**EXERCISE AIM**
Reproduce every entry precisely as written.

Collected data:
▬▬▬▬▬▬

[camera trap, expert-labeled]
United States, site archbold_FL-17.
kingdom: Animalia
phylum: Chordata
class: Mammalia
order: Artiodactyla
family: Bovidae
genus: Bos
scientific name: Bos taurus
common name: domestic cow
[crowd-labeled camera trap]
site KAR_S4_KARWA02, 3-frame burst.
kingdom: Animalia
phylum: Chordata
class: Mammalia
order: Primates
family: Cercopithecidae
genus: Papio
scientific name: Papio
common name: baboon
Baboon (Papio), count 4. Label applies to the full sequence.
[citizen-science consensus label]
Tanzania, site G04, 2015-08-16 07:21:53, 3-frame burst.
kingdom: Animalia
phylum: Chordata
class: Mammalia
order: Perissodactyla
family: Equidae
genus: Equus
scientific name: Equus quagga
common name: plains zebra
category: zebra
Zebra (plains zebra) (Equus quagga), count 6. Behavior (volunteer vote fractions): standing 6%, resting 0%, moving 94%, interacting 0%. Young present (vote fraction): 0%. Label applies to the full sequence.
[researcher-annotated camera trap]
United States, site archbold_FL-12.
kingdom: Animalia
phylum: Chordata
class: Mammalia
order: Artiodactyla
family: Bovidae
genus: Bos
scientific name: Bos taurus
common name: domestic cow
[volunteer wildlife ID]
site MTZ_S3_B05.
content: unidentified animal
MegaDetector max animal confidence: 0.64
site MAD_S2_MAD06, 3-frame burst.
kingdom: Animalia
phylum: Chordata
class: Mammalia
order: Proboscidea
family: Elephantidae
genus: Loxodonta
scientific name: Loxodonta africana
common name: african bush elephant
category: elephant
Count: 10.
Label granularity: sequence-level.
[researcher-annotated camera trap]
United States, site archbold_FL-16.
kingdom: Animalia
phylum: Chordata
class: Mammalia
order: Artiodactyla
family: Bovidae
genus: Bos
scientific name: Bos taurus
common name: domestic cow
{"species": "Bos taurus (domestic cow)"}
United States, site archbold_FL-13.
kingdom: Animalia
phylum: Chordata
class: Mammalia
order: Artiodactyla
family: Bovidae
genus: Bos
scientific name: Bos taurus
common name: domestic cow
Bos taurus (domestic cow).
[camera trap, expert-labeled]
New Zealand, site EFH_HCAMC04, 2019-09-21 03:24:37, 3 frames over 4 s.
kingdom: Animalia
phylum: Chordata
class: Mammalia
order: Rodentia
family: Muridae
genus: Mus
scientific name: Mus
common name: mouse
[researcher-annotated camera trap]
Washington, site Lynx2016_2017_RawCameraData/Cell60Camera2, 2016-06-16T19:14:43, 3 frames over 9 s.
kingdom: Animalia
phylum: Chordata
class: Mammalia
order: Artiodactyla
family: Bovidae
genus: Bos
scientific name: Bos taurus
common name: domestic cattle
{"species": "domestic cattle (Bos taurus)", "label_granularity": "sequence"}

▬▬▬▬▬▬

**SOLVED EXERCISE**
[camera trap, expert-labeled]
United States, site archbold_FL-17.
kingdom: Animalia
phylum: Chordata
class: Mammalia
order: Artiodactyla
family: Bovidae
genus: Bos
scientific name: Bos taurus
common name: domestic cow
[crowd-labeled camera trap]
site KAR_S4_KARWA02, 3-frame burst.
kingdom: Animalia
phylum: Chordata
class: Mammalia
order: Primates
family: Cercopithecidae
genus: Papio
scientific name: Papio
common name: baboon
Baboon (Papio), count 4. Label applies to the full sequence.
[citizen-science consensus label]
Tanzania, site G04, 2015-08-16 07:21:53, 3-frame burst.
kingdom: Animalia
phylum: Chordata
class: Mammalia
order: Perissodactyla
family: Equidae
genus: Equus
scientific name: Equus quagga
common name: plains zebra
category: zebra
Zebra (plains zebra) (Equus quagga), count 6. Behavior (volunteer vote fractions): standing 6%, resting 0%, moving 94%, interacting 0%. Young present (vote fraction): 0%. Label applies to the full sequence.
[researcher-annotated camera trap]
United States, site archbold_FL-12.
kingdom: Animalia
phylum: Chordata
class: Mammalia
order: Artiodactyla
family: Bovidae
genus: Bos
scientific name: Bos taurus
common name: domestic cow
[volunteer wildlife ID]
site MTZ_S3_B05.
content: unidentified animal
MegaDetector max animal confidence: 0.64
site MAD_S2_MAD06, 3-frame burst.
kingdom: Animalia
phylum: Chordata
class: Mammalia
order: Proboscidea
family: Elephantidae
genus: Loxodonta
scientific name: Loxodonta africana
common name: african bush elephant
category: elephant
Count: 10.
Label granularity: sequence-level.
[researcher-annotated camera trap]
United States, site archbold_FL-16.
kingdom: Animalia
phylum: Chordata
class: Mammalia
order: Artiodactyla
family: Bovidae
genus: Bos
scientific name: Bos taurus
common name: domestic cow
{"species": "Bos taurus (domestic cow)"}
United States, site archbold_FL-13.
kingdom: Animalia
phylum: Chordata
class: Mammalia
order: Artiodactyla
family: Bovidae
genus: Bos
scientific name: Bos taurus
common name: domestic cow
Bos taurus (domestic cow).
[camera trap, expert-labeled]
New Zealand, site EFH_HCAMC04, 2019-09-21 03:24:37, 3 frames over 4 s.
kingdom: Animalia
phylum: Chordata
class: Mammalia
order: Rodentia
family: Muridae
genus: Mus
scientific name: Mus
common name: mouse
[researcher-annotated camera trap]
Washington, site Lynx2016_2017_RawCameraData/Cell60Camera2, 2016-06-16T19:14:43, 3 frames over 9 s.
kingdom: Animalia
phylum: Chordata
class: Mammalia
order: Artiodactyla
family: Bovidae
genus: Bos
scientific name: Bos taurus
common name: domestic cattle
{"species": "domestic cattle (Bos taurus)", "label_granularity": "sequence"}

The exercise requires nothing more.